トレイルランニングシューズ:都市生活とアウトドアを繋ぐ新しい足元





近年、アウトドアブランドを中心に「トレイルランニングシューズ」、通称「トレランシューズ」が注目を集めています。これは単なる登山用シューズとは異なり、ローカットでスニーカーのような外観を持つため、都市部でも普段使いとして見かける機会が増えました。トレランシューズは、一般のスニーカーとどのように違うのでしょうか。また、街中で履くことの利点はあるのでしょうか。この記事では、この疑問を解き明かすべく、専門家への取材を通じてその詳細に迫ります。

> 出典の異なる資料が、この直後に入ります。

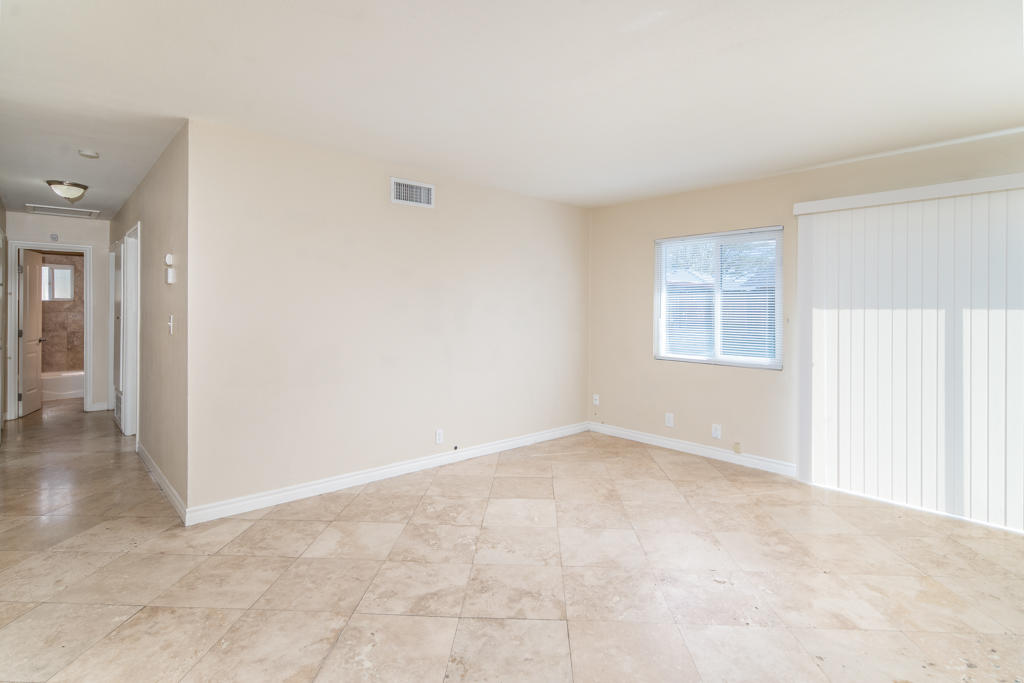 45546 3rd Street East Lancaster, CA 93535 - Photo 5 of 23 an empty room with windows
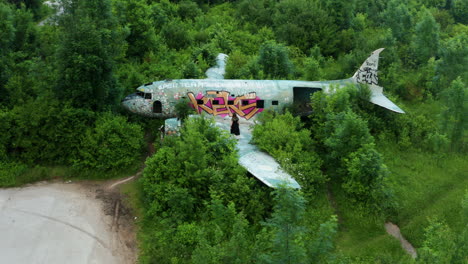 Drone-aerial-pan-shot-as-woman-walks-on-wing-of-old-derelict-craft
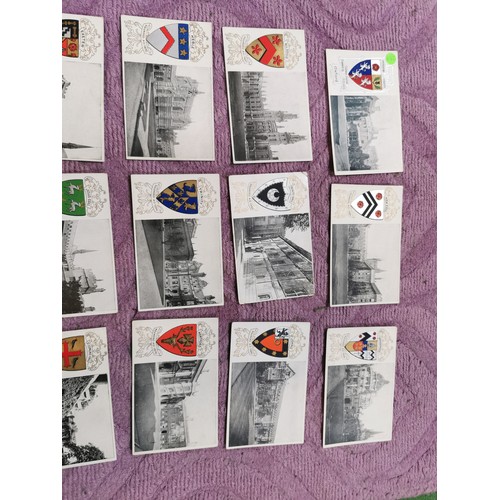 287 - A quantity of 25 university postcards each depicting a coat of arms inc Trinity college, Exeter univ...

トレイルランニングシューズの秘密:専門家が語る機能と利点
アルペンTOKYOのランニングスペシャリストである寺島俊之氏が、トレイルランニングシューズの特性について詳しく解説しました。寺島氏によれば、トレランシューズは山道、泥道、砂利道といった未舗装路での走行に特化しており、一般的なスニーカーとは異なる特徴を備えています。まず、アウトソールには「ラグ」と呼ばれる深い溝が刻まれており、不安定な路面でも優れたグリップ力を発揮します。また、下からの突き上げに対する耐久性を高めるため、ソールは硬めに設計されています。不安定な地形での安定性を確保するため、かかと部分は特に強化されており、多くのモデルでソール全体の幅が広めに作られ、足全体をしっかりと包み込む構造になっています。

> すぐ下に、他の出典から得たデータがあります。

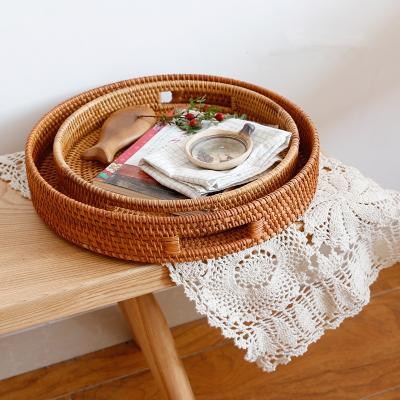 China Handmade Nordic Northern Europe Huangtu Sustainable Rattan Basket With Handles Wicker Woven Handcraft Storage Serving Tray for sale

アルペンTOKYOでは、機械を用いた足の測定サービスを提供しており、多くの人が着地時にかかとが内側に倒れ込む「プロネーション」を起こしていることが判明しています。このようなプロネーション傾向にある人にとって、トレランシューズのかかと部分のサポートは、膝が内向きになるのを防ぎ、腰が落ちることで足の動きが悪くなるのを改善する効果が期待できます。さらに、幅広のソールは足のブレを防ぎ、安定した動作をサポート。指の付け根にあるMP関節が柔軟に曲がる設計により、親指を使った正しい足の踏み出しを促し、不整地でも効率的な歩行を可能にします。
寺島氏は、「トレイルランニングと聞くと難しそうに感じるかもしれませんが、道路からほんの数十センチ離れた草むらも立派なトレイルと捉えれば、トレランシューズの活躍する場面は日常のあらゆる場所に存在します」と語ります。このように、トレランシューズはアスファルトの道だけでなく、公園の小道やちょっとしたオフロードでもその真価を発揮し、私たちの足元を力強く支えてくれるでしょう。
トレイルランニングシューズは、単なるスポーツ用品としてだけでなく、都市生活における新たな選択肢としても非常に魅力的です。その優れた機能性により、足への負担を軽減し、安定した歩行をサポートするため、長時間の移動やアクティブな日常を送る人々にとって、快適な足元を提供してくれるでしょう。このシューズを履くことで、私たちはこれまで見過ごしていた身近な「トレイル」を発見し、日々の生活に新たな冒険心と快適さをもたらすことができるかもしれません。